Twain Henry, owner of Twain's Creole House at 2001 Broadway, began using a
Cou Rouge feta cheese for a bourbon chicken salad and a creole house shrimp
salad.
"I had it before, and it's just outstanding. (Dunn) brought me a sample by last
week, and told me she was local, so it was just a matter of clearing out what I
had. It's fantastic," Henry said.
Though supporting local producers of food products can be a priority for Henry,
that's not the end of the equation. "You still want the quality," he said.
According to a report from Iowa State University, the U.S. Department of
Agriculture accounts for 30,000 dairy goats in Texas.

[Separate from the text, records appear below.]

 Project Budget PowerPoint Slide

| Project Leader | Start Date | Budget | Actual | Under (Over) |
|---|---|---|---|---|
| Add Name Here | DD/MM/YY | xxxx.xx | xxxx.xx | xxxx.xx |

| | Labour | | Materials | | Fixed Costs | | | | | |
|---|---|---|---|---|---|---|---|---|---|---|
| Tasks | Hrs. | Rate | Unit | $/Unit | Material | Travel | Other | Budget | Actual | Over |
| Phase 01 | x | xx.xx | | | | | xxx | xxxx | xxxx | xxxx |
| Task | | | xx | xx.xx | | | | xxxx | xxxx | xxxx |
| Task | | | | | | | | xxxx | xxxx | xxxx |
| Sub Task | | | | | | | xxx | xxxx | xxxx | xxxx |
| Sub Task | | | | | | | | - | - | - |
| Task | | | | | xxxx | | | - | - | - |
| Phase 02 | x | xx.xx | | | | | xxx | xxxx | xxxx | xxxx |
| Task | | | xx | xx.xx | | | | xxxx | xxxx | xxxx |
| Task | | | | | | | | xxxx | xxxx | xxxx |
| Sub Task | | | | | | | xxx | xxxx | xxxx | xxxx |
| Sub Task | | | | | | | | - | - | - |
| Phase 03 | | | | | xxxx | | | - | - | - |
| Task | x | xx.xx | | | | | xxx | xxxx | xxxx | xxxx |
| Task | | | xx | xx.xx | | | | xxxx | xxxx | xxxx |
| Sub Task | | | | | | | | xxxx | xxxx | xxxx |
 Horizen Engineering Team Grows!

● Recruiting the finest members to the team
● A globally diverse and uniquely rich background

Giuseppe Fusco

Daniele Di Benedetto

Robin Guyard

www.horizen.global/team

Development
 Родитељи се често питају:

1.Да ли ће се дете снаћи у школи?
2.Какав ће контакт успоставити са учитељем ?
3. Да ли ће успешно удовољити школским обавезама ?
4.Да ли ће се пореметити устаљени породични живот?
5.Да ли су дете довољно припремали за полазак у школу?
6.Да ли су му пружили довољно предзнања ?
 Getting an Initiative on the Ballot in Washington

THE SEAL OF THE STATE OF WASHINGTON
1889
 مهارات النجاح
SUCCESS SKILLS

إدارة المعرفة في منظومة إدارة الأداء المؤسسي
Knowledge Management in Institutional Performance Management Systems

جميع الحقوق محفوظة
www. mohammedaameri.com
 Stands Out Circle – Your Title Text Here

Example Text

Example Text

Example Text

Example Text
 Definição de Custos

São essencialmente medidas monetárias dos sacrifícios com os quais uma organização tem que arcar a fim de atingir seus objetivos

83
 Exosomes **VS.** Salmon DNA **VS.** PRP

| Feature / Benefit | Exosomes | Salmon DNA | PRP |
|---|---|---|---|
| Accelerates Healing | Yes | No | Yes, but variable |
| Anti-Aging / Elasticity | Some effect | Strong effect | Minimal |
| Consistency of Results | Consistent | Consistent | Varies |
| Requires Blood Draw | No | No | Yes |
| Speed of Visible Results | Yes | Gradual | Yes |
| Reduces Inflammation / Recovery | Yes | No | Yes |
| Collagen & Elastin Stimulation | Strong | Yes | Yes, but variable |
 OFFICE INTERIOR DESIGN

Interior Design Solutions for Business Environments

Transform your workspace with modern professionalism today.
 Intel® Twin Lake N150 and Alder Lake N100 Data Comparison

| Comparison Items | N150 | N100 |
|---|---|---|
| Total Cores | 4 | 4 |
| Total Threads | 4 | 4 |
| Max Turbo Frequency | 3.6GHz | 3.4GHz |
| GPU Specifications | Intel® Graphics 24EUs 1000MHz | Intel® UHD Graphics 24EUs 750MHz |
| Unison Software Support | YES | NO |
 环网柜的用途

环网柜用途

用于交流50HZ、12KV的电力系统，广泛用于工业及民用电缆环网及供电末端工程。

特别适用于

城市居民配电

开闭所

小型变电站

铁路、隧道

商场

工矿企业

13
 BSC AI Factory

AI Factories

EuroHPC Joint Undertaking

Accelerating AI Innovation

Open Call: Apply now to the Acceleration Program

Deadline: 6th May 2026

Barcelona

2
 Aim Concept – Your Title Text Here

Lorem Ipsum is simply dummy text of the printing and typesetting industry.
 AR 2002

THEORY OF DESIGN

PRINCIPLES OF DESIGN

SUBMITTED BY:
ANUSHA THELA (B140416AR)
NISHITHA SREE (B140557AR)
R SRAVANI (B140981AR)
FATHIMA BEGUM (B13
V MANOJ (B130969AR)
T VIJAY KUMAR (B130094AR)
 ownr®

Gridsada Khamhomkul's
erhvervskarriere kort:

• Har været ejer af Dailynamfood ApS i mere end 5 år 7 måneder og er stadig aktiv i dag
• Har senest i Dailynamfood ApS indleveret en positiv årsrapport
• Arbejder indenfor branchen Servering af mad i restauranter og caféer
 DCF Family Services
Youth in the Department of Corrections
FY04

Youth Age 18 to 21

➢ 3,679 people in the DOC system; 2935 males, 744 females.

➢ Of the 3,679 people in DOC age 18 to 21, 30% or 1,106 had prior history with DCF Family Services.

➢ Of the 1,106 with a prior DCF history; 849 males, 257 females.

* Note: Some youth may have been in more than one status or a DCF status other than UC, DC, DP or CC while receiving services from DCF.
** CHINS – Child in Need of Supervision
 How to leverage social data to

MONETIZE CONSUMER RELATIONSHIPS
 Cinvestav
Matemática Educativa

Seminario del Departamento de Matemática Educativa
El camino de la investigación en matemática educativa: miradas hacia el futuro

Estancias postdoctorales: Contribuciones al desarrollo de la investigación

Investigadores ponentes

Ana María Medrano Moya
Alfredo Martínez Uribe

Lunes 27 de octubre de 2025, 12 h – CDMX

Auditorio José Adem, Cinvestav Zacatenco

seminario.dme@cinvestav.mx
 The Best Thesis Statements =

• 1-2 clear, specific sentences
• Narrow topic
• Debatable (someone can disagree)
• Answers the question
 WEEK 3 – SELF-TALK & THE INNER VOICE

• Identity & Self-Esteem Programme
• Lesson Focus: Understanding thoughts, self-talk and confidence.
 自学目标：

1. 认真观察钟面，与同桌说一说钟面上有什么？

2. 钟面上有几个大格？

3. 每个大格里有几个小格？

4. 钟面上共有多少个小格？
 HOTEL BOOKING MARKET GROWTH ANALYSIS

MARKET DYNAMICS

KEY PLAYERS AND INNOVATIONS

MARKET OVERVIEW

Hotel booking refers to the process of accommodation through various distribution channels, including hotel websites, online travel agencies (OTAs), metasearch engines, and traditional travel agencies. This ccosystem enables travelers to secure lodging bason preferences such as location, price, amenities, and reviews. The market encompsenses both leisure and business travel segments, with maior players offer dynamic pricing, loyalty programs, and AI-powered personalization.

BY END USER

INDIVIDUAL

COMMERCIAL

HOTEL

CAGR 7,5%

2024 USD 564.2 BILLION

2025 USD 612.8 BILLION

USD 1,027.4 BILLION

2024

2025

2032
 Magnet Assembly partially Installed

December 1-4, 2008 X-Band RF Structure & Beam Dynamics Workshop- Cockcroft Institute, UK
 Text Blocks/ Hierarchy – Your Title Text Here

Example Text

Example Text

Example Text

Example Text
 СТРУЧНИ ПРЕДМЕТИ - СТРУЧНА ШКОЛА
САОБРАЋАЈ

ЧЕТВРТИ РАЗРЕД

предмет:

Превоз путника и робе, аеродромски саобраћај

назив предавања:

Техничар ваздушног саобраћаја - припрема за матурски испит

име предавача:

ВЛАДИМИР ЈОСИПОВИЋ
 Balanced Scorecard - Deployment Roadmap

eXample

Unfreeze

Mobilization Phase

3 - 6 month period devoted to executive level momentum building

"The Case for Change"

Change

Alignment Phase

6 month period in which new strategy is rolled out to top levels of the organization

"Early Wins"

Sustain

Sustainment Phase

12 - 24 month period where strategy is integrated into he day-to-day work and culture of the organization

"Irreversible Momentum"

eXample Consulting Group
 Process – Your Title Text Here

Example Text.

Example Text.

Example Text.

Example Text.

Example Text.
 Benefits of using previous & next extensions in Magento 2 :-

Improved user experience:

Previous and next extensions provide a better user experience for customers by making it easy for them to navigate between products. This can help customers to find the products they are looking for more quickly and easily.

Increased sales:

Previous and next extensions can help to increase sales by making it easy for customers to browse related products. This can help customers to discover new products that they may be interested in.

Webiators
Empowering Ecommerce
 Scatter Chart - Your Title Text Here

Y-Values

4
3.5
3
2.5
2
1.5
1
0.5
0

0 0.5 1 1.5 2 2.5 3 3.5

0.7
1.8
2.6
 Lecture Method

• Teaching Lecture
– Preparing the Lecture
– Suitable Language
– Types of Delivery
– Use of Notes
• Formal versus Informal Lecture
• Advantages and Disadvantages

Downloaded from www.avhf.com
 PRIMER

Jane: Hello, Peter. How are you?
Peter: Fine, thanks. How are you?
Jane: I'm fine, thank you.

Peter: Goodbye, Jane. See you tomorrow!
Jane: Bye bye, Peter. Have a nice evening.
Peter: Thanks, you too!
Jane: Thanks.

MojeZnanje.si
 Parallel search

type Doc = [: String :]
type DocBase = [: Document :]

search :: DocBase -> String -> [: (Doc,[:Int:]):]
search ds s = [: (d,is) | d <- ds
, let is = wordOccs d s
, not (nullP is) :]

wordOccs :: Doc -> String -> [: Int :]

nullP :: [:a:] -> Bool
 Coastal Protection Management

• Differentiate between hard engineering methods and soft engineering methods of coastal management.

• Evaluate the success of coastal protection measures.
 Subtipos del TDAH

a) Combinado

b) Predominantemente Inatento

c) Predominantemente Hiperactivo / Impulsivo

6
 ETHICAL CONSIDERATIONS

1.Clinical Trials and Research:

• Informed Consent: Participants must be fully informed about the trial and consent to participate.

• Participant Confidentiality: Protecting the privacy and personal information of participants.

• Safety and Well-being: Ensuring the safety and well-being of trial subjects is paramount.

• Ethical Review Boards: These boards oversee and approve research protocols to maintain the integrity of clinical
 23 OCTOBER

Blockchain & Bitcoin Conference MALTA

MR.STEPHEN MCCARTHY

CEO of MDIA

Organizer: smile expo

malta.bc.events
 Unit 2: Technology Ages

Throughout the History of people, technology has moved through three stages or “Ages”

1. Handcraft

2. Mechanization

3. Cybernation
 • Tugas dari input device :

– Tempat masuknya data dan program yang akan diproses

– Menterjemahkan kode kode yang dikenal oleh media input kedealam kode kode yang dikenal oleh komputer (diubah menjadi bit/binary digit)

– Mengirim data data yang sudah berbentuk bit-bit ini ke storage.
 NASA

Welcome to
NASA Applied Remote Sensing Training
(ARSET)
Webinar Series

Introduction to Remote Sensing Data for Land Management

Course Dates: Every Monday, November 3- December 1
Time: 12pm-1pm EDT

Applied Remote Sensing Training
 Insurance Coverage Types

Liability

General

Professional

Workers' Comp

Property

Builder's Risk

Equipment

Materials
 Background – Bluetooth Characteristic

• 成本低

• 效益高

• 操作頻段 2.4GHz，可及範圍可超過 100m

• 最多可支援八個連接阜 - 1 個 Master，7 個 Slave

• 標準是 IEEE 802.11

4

Many of the operations and
organizations are in Central Texas.
Worldwide, goat dairy is a commodity of high demand. The American Dairy Goat
Association says more people drink goat milk worldwide than any other kind of
milk. The ADGA also says goat milk has a more easily digestible fat and protein
content than cow milk.
la Medlock, executive chef at City Bank's executive dining and conference facility
and president of the South Plains Chef's Association, said goat cheese began
building popularity in the U.S. in the last 10 years with gourmet recipes dedicated
to new dishes.
"The smaller individually-run, family-run goat cheese operations are usually the
better cheeses," Medlock said. "Everyone looks for the little twists that make
theirs different. They're willing to think outside the box a little bit."
Dunn produces sun-dried tomato goat cheese as well as citrus rosemary goat
cheese. The cheeses are among a collection Dunn has been mastering since
August when she devised her plan to start the Cou Rouge Cheese Co.
Medlock said the experimentation is just getting started.
"I don't think it's a hip culinary trend that's leaving anytime soon," she said.